Using the generalized exponential tail distribution:

Note that the generalized exponential tail distribution is particularly suitable for truncated data. Lets truncate our peak data at 35.


In [35]:
peak_dc_trunc = peak_dc[peak_dc>=35.]

We have now discareded most of our data:


In [36]:
print('original data size: {}'.format(len(peak_dc)))
print('truncated data size: {}'.format(len(peak_dc_trunc)))


original data size: 1514
truncated data size: 468

WARNING: At this point, the estimation alogrithm for the generalized exponential tail distribution is very unstable. It is recommended to lock the location parameter and provide a good starting value for the scale parameter. We are working on it!


In [37]:
params_get = evapy.distributions.genexptail.fit(peak_dc_trunc, scale=20., floc=np.mean(signal))
peak_dc_get = evapy.distributions.genexptail(*params_get)

In [38]:
print('shape: {}'.format(params_get[0]))
print('q: {}'.format(params_get[1]))
print('location: {}'.format(params_get[2]))
print('scale: {}'.format(params_get[3]))


shape: 1.672369041261915
q: 6.055141376708667
location: -0.0003558229724597345
scale: 25.014685329726746

In [40]:
plt.figure('Peaks histogram and generalized exponential tail distribution', figsize=(16,9))
plt.plot(r, peak_dc_get.pdf(r), color='r')
plt.hist(peak_dc_trunc, bins=15, density=True)
plt.show()


Estimating the largest maxima

We can use the the relationship between the peak distributions and the maxima distributions to establish an estimate for the largest maxima.
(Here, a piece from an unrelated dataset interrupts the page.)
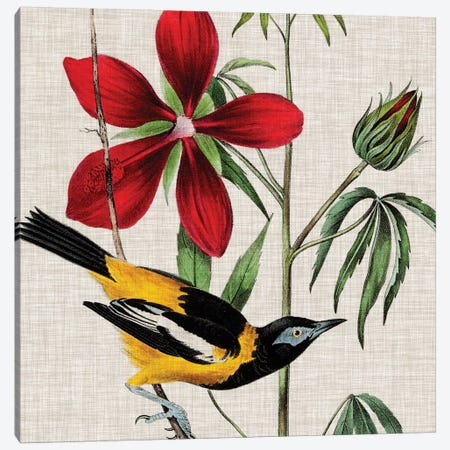 Avian Crop I Canvas Print #WAG138} by John James Audubon Canvas Print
First, lets see whats the largest observed value in our signal.


In [41]:
max_obs = np.max(signal)
print('largest maxima: {}'.format(max_obs))


largest maxima: 91.11669792144568

Using Rayleig:


In [42]:
rloc, rscale = evapy.distributions.rayleigh.fit(peak_dc, floc=0.)
rN = len(peak_dc)

In [43]:
maxima_ray_dist = evapy.distributions.acer_o1(2., rN, loc=rloc, scale=np.sqrt(2.)*rscale)

In [44]:
median_maxima = maxima_ray_dist.ppf(0.5)
print('median maxima: {}'.format(median_maxima))
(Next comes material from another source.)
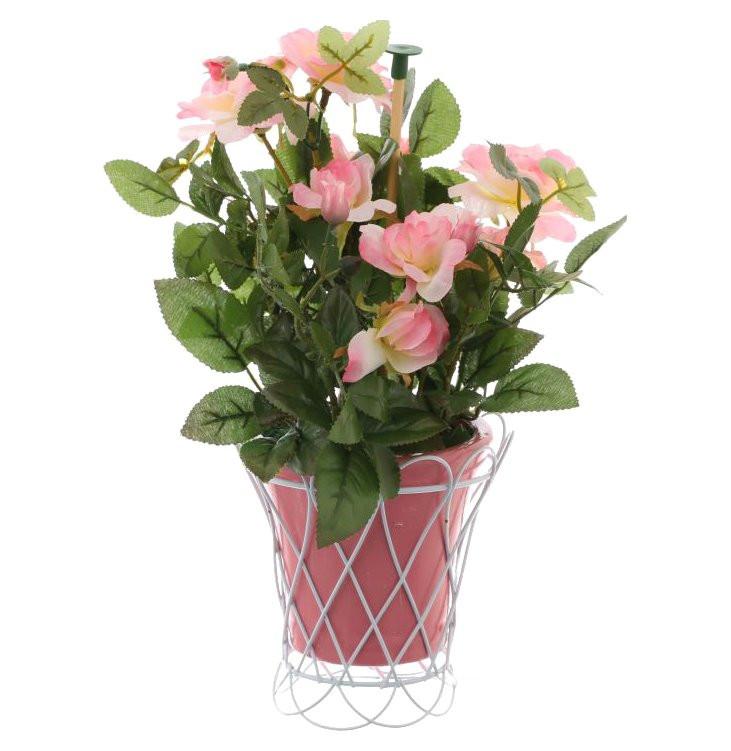 Цветов, купить цветы в горшке витебск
median maxima: 87.47910129889922

Using Weibull:


In [45]:
wshape, wloc, wscale = evapy.distributions.weibull.fit(peak_dc, floc=0.)
wN = len(peak_dc)

In [46]:
maxima_wb_dist = evapy.distributions.acer_o1(wshape, wN, loc=wloc, scale=wscale)

In [47]:
median_maxima = maxima_wb_dist.ppf(0.5)
print('median maxima: {}'.format(median_maxima))


median maxima: 93.65923694847491

Using generalized exponential tail:


In [48]:
gshape, qn, gloc, gscale = evapy.distributions.genexptail.fit(peak_dc_trunc, floc=0., scale=20.)
gN = len(peak_dc_trunc)

In [49]:
maxima_get_dist = evapy.distributions.acer_o1(gshape, gN*qn, loc=gloc, scale=gscale)

In [50]:
median_maxima = maxima_get_dist.ppf(0.5)
print('median maxima: {}'.format(median_maxima))


median maxima: 88.76801208798118

In [ ]: